ACTIVITY LIST:
1) In the passage on COVID-19 vaccine misinformation in Nigeria, what did the domain analyses map out?
2) Write a continuation of the passage on COVID-19 vaccine misinformation in Nigeria, beginning after its final sentence.

*** TEXT PASSAGE

Also, there is no evidence of these vaccines causing infertility, and there’s no record of any deaths by the AstraZeneca vaccine in Nigeria.

These claims are the same ones shared on social media which have now clearly made their way into real-life decision making. We conducted several domain analyses across websites that published COVID-19 mis- and disinformation. This process essentially mapped out the domains where a specific website both drew content from and sent users to. 

Then we extracted anecdotal information on the percentage of site visits based on user location. It tells us where people who accessed this false information are. This shows us how many Nigerians had access to misinformation.

Vaccines for chickenpox, hepatitis A, Rubella, and COVID-19 are all made by growing the viruses that cause these diseases in fetal cells.

******
*** DATASET RECORDS

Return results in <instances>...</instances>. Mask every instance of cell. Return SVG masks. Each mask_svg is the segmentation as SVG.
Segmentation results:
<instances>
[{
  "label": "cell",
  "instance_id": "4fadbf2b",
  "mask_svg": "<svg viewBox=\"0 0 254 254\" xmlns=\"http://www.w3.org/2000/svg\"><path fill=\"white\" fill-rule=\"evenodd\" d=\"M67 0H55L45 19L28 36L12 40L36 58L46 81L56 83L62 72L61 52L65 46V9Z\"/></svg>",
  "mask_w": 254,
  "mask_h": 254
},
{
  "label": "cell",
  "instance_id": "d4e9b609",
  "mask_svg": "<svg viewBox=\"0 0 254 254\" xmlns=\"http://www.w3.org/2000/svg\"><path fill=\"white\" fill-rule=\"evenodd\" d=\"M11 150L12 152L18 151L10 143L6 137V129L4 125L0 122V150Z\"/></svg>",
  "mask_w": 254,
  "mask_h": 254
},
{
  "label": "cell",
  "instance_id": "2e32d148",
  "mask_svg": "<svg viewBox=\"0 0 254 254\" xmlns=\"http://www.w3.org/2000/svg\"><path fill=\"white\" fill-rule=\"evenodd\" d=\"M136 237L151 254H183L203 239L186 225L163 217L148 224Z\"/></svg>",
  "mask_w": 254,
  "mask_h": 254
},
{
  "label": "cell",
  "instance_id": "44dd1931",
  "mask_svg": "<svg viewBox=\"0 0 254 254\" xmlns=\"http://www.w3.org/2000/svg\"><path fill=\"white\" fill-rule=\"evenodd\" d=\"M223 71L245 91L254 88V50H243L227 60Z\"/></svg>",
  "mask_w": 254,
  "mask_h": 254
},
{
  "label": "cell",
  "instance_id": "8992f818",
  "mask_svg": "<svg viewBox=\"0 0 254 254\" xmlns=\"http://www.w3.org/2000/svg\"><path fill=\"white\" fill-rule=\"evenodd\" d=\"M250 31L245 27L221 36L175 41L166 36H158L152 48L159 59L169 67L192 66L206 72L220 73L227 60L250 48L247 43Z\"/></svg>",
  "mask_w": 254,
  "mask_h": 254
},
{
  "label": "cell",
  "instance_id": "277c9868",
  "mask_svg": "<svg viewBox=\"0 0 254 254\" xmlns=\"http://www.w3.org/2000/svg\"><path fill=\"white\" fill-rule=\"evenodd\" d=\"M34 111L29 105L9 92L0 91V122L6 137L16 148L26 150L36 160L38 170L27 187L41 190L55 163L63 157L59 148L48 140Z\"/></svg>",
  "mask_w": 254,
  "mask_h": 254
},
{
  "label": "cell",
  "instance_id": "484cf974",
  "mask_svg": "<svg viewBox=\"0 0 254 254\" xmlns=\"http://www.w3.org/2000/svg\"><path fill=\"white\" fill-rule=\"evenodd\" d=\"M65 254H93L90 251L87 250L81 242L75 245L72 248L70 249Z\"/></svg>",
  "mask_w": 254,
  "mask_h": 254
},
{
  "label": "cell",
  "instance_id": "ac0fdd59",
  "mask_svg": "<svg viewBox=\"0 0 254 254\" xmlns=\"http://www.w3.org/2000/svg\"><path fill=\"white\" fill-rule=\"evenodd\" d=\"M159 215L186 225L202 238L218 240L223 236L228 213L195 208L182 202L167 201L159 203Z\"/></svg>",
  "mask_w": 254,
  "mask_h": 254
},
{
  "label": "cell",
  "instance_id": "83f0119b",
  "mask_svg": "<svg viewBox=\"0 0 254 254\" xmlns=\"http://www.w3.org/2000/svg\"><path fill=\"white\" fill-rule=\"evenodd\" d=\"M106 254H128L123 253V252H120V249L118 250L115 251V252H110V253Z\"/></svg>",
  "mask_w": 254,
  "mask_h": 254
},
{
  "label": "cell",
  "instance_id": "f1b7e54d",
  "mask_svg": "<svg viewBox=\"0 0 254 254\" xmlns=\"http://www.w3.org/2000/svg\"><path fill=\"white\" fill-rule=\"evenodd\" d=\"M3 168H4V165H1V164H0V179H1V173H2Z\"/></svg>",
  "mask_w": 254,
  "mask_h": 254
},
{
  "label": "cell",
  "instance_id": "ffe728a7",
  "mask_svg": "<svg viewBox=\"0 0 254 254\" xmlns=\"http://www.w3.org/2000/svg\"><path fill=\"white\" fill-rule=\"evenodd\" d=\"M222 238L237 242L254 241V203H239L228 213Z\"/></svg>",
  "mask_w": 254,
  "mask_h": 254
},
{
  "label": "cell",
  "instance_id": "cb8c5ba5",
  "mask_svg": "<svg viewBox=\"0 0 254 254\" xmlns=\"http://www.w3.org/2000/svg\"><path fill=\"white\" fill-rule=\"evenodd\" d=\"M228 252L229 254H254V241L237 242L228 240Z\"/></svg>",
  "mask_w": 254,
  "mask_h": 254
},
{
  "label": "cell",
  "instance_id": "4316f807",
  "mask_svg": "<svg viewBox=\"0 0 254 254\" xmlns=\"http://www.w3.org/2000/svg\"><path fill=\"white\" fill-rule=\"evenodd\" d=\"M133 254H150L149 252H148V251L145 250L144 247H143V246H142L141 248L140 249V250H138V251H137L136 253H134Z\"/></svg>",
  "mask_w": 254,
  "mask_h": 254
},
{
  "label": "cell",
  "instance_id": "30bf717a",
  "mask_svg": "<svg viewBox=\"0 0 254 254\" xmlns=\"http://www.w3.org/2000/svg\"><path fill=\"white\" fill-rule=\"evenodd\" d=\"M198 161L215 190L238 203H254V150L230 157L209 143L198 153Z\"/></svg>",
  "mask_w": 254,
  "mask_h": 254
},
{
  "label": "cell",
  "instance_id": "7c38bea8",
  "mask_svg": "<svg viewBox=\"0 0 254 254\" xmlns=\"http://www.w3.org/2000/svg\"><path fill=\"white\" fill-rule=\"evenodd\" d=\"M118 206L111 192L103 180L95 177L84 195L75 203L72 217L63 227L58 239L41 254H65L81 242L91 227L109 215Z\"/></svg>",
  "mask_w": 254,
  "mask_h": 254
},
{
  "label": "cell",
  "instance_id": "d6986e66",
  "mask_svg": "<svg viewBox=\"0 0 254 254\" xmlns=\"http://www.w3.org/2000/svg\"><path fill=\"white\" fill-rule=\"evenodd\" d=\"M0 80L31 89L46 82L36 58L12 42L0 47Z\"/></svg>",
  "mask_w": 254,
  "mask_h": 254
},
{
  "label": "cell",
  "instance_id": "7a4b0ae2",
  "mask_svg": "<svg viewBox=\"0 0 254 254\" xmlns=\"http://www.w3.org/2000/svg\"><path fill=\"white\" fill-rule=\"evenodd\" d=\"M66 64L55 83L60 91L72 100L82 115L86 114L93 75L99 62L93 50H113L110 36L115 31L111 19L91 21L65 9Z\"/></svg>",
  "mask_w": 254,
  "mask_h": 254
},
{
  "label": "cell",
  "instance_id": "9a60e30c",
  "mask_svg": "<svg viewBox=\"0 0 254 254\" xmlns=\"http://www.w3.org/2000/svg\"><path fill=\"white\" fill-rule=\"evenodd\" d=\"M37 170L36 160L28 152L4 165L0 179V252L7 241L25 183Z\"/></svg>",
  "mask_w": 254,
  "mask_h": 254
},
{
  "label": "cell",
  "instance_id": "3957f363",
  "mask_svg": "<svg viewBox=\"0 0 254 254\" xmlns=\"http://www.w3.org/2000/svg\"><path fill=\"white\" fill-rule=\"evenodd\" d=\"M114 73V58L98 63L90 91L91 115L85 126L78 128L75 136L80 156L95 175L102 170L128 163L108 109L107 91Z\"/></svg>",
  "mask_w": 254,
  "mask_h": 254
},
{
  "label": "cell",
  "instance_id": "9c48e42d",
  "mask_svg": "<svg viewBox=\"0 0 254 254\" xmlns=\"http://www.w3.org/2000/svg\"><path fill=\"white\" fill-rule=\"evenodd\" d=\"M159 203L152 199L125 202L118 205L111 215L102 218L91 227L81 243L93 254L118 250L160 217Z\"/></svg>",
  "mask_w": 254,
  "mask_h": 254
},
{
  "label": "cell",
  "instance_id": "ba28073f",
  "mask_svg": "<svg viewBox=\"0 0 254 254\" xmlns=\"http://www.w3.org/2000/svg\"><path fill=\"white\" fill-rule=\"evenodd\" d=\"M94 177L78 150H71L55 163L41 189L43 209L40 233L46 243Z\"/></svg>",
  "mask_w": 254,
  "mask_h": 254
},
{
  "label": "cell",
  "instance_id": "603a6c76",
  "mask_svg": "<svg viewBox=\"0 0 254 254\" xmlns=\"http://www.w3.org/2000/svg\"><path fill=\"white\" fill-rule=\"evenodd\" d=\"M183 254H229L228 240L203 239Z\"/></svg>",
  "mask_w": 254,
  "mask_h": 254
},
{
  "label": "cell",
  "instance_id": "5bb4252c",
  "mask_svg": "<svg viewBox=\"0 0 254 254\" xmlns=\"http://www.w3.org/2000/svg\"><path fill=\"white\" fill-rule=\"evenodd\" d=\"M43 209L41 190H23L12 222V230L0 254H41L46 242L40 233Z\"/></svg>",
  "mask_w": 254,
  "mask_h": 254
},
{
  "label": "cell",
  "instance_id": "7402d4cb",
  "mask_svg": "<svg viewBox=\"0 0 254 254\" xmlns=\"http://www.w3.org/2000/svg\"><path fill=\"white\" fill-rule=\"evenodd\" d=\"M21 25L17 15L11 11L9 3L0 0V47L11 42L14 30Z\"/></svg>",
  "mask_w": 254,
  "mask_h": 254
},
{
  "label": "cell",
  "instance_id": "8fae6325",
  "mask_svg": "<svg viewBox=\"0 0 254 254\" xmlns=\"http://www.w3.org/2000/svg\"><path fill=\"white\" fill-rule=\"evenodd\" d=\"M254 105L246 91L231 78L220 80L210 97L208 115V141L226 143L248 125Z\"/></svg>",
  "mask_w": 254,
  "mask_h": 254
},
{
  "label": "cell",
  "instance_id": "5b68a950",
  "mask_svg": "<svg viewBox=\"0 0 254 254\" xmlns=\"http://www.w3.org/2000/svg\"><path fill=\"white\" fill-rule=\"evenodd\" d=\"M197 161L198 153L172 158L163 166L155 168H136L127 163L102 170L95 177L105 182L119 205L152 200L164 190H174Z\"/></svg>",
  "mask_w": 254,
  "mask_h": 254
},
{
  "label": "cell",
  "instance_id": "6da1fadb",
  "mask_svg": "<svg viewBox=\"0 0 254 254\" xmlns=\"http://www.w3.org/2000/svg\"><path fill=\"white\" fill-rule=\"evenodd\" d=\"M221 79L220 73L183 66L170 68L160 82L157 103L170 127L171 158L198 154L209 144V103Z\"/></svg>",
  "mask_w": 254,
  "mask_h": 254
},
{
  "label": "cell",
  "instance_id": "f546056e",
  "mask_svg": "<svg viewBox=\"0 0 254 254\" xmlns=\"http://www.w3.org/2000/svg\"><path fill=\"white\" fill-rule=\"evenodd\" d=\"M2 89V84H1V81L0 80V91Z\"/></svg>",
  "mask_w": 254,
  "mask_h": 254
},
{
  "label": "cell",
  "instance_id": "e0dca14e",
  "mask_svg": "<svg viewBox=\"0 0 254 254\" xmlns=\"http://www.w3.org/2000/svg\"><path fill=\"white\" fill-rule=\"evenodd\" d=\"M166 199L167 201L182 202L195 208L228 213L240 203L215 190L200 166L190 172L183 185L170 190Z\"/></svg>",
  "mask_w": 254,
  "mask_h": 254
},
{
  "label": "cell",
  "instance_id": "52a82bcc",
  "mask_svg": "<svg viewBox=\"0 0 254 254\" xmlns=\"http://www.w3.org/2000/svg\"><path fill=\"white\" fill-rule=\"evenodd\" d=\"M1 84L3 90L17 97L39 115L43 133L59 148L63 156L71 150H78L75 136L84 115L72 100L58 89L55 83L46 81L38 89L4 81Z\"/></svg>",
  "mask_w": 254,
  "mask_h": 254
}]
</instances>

******

ANSWERS:
1) The domains that a specific website both drew content from and sent users to.

2)
Take chickenpox, for example, you may know someone who was infected with chickenpox at one time or the other, either as children or adults, maybe you were. Think of it this way, the reason the virus isn’t fatal today is that many of us, in our childhood, were vaccinated against it. It did not prevent us from having chickenpox, but it kept us alive and made it less fatal.

We were also too young to remember the side effects of the vaccine-like swelling, soreness, or redness at the site of the injection. Some may also develop a mild rash or a low-grade fever after vaccination and severe side effects are rare. That is the same experience with COVID-19 vaccines.

The Fetal Cells Lines/ Fetal Tissue Confusion: 

Fetal cell lines grow in the lab and they’re NOT fetal tissues. They come from cells taken from elective abortions in the 1970s and 1980s. Those cells have since multiplied into many new cells over the four or five decades creating a fetal cell line. These current cell lines are thousands of generations removed from the original fetal tissue. They do not contain any tissue from the fetus. 

Vaccine production goes back to the 1800s when scientists only tested on animals. Animal testing is still one step in vaccine trials, but it is expensive. The animals are carefully monitored, and even then they may have other bacteria or viruses that could contaminate the vaccine in the end. Some pathogens just don’t grow well in animal cells, like the chickenpox virus.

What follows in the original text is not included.